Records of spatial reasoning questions
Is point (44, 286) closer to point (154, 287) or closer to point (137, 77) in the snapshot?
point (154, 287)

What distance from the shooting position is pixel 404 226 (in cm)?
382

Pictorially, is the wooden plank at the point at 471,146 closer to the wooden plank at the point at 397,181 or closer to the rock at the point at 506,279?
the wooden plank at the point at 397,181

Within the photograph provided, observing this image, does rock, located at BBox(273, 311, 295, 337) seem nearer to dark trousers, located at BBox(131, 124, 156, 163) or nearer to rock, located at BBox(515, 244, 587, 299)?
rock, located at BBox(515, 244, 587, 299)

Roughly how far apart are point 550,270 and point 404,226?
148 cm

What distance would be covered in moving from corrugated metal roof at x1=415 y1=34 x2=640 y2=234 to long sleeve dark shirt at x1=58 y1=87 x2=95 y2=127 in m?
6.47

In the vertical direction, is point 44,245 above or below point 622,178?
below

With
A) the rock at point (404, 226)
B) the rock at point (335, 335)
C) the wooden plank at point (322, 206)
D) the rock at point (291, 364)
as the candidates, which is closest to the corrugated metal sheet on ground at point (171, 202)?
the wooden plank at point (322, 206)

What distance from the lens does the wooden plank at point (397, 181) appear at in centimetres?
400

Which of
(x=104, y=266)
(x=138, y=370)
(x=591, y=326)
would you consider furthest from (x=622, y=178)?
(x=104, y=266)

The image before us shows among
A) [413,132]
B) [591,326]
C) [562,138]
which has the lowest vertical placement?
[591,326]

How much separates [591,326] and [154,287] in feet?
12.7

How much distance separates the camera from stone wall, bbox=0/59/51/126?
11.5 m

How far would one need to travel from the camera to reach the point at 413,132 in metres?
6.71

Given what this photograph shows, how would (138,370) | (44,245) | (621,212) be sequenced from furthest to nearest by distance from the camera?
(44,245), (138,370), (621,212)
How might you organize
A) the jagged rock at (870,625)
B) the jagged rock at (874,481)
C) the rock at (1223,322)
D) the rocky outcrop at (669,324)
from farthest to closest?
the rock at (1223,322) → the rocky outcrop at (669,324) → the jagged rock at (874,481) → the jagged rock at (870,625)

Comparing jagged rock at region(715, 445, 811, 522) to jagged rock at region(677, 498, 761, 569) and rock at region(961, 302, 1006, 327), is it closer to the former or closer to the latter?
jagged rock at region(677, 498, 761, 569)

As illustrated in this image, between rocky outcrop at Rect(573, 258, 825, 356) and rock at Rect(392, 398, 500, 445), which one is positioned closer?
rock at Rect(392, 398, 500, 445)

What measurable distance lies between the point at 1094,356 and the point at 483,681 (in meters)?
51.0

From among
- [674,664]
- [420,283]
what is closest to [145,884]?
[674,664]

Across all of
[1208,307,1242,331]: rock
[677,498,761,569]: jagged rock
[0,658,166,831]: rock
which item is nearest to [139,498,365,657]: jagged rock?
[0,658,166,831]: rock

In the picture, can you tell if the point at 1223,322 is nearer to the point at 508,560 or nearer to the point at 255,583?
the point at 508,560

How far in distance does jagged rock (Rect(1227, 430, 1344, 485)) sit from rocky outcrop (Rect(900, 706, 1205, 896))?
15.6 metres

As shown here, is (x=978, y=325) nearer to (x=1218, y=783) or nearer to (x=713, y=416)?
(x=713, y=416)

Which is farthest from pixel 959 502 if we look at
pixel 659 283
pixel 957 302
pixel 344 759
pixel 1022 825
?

WRITTEN EXERCISE:
Copy the lines from the one containing "How much separates" through the one containing "(44,245), (138,370), (621,212)", inclusive, and raise every number in the answers, whether a distance or a coordinate, by 52. Leave everything else in those lines as it is.

RESPONSE:
How much separates [591,326] and [154,287] in feet?
64.7

How much distance separates the camera from stone wall, bbox=0/59/51/126?
63.5 m

How far would one need to travel from the camera to reach the point at 413,132 in metres?
58.71

Given what this photograph shows, how would (138,370) | (44,245) | (621,212) be sequenced from furthest to nearest by distance from the camera?
(96,297), (190,422), (673,264)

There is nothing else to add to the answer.